MADRID 13 jan. (EUROPA PRESS) -

Os conselheiros de Saúde do Partido Popular expressaram nesta terça-feira sua rejeição aos pré-acordos parciais sobre o Estatuto-Quadro que o Ministério da Saúde alcançou com alguns sindicatos, “excluindo outros”, e exigiram que todos os atores envolvidos, incluindo os sindicatos médicos, fossem convocados para continuar com a reforma normativa.

Os “populares” exigiram à ministra da Saúde, Mónica García, que mude de rumo e abandone uma gestão “claramente sectária” do processo, em resposta à carta que a titular da Saúde enviou na segunda-feira a todas as secretarias para conhecer a sua posição sobre as petições dos sindicatos médicos do Comité de Greve.

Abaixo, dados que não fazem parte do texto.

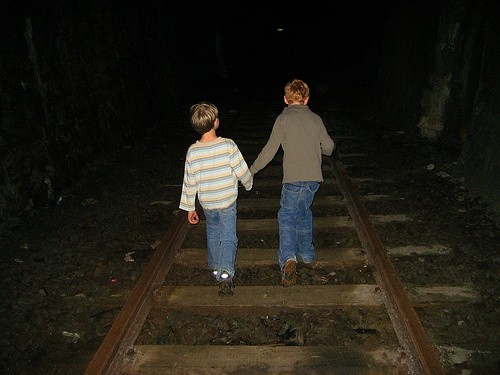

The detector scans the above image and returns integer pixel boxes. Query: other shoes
[219,271,234,295]
[281,256,297,286]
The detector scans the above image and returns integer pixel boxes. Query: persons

Assim, criticaram que o Ministério da Saúde tente agora “transferir a responsabilidade” do Estatuto-Quadro para as comunidades autónomas, tendo em conta que esta reforma tem sido utilizada como “instrumento de confronto” pela ministra, que consideram ter colocado em confronto categorias profissionais, administrações e até ministérios do Governo.

Segundo afirmaram, tudo isso está gerando uma situação caracterizada pela “falta de rigor”, pois lembraram que ainda faltam os relatórios jurídico, técnico e econômico, que os populares já reclamaram ao Ministério em ocasiões anteriores, assim como a necessidade de contar com os Ministérios da Fazenda e da Função Pública nas negociações.

Em sua resposta, os conselheiros do PP denunciaram que a carta de Mónica García parece responder mais a uma estratégia de projeção midiática do que a um verdadeiro exercício de cooperação institucional, devido à “rapidez” com que foi divulgada na mídia e à tentativa de atribuir um papel fundamental no processo de renovação do Estatuto-Quadro às comunidades autônomas, quando asseguram que, em muitas ocasiões, tomaram conhecimento dos anúncios através dos meios de comunicação ou das redes sociais. A este respeito, os conselheiros expressaram a sua surpresa perante a recente intenção da ministra de “mostrar-se escrupulosa” com as competências e as medidas que podem ser contempladas no futuro Estatuto-Quadro, “quando fez anúncios que excediam esses mesmos limites”. Por isso, acusaram García de “incoerência”, de utilizar o Ministério “de forma partidária” e de ser incapaz de resolver este problema “por falta de competência ou por uma gestão deficiente do processo de negociação”.

“NÃO SE PODE BRINCAR COM A ESTABILIDADE DOS PROFISSIONAIS DE SAÚDE” “Não se pode brincar assim com a estabilidade e as condições de trabalho dos profissionais de saúde”, alertou a vice-secretária de Saúde e Política Social do PP, Carmen Fúnez.

O PP também enfatizou o financiamento regional, que, segundo eles, deve responder e garantir todos os avanços futuros previstos no Estatuto-Quadro, especialmente tendo em conta que o presidente do Governo, Pedro Sánchez, “subordinou o que é de todos à sua boa relação com os independentistas”, uma vez que ofereceu “uma quota catalã a Junqueras, sem pensar na saúde e nos serviços públicos de todos”.